For Flynn, discussing the differences between dentists and dental therapists distracts from the main goal: treating those who lack access to care. Whether a dentist runs a practice or is working at a free clinic, he adds, a clinical environment is created where the doctor does the diagnosing, and the dentists can delegate more responsibility—either to a hygienist, a dental therapist or an assistant, depending on how they’re trained and what that individual state allows their benefit set to be.

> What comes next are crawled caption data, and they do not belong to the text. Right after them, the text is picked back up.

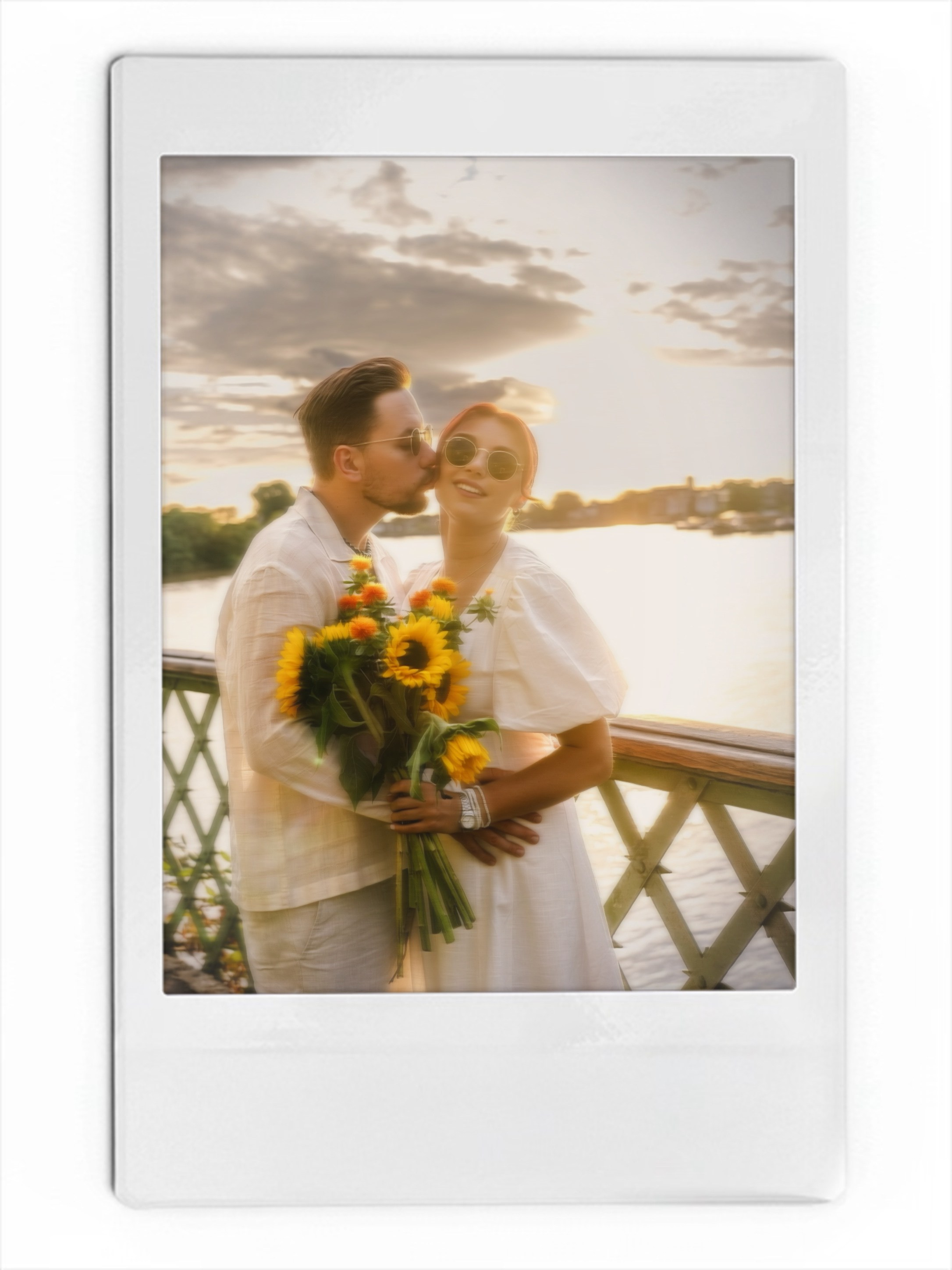 Love Story. Tonya Kyrylenko photographer in London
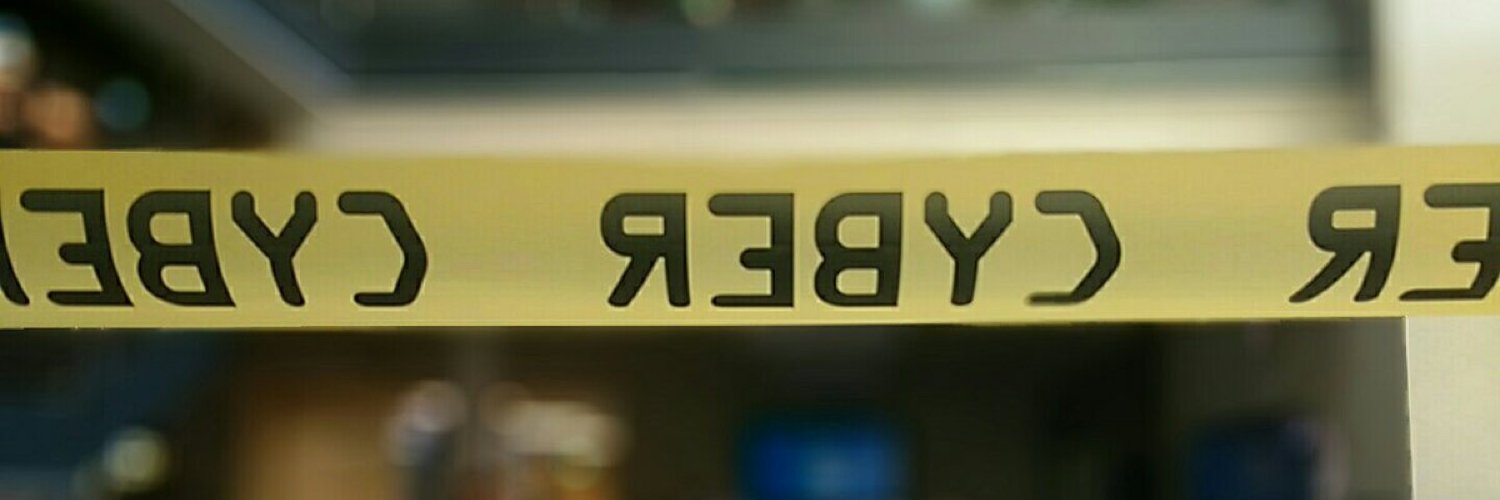 bluecon's profile banner image
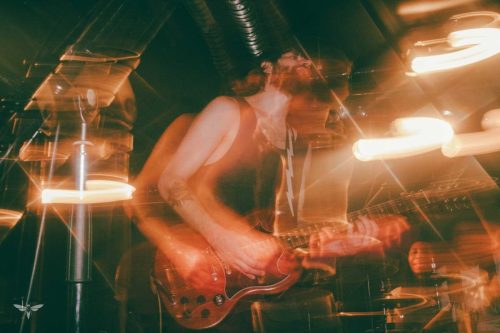 2609-PA2026-NAGOYA-GODS-web-29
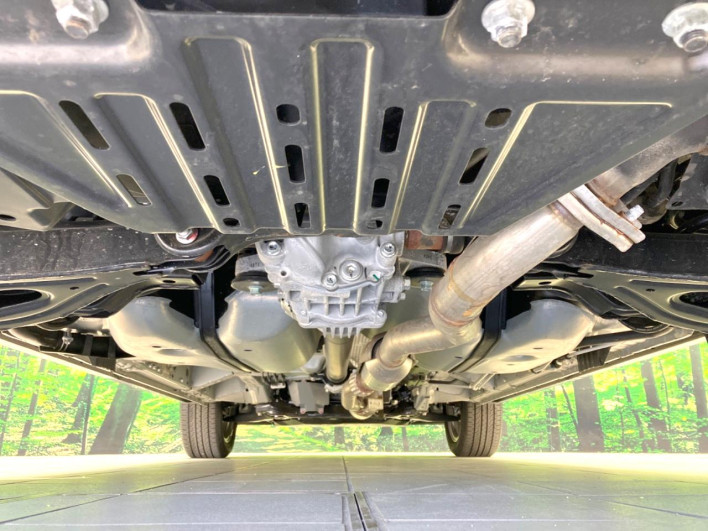 2024 Mitsubishi Delica D:5 3DA-CV1W (UW-6a0d25ab761fb)[23]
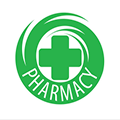 Pharmacy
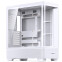Корпус Jonsbo TK-5 White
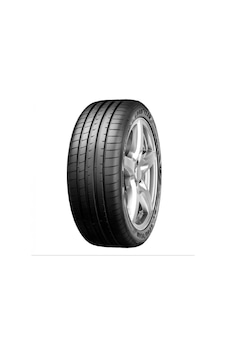 Goodyear 315/30R22 107Y XL Fp Eagle F1 Asymmetrıc 3 Y17 Yaz Lastiği 2017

“No matter what health care system you’re looking at, it’s an integration of a trained level of teamwork to get the job done at the end of the day,” Flynn said.

Rice believes dental practices, especially dental service organizations (DSOs), will use the economic advantages of dental therapists to a patient’s disadvantage, a tactic he cannot embrace. Instead of 10 dentists, a practice can have one dentist and nine dental therapists.

“It is going to diminish the level of care that we’re able to deliver, because we have people with less of an educational experience now doing more expanded function,” Rice says. “So, in essence, it’s medicine all over again as opposed to having a better model like we’ve had in dentistry. It contributes, in my humble opinion — and the opinion of many — to that downfall.”

Swap a state for the nation and Hemsley expresses the current state of affairs.

“While everybody is on different sides of this issue; I think everybody wants what’s right for Kansas,” he says. “They want what’s right for the Kansas dental community. Their visions are just different. Their direction is the same. It’s just how to get there.”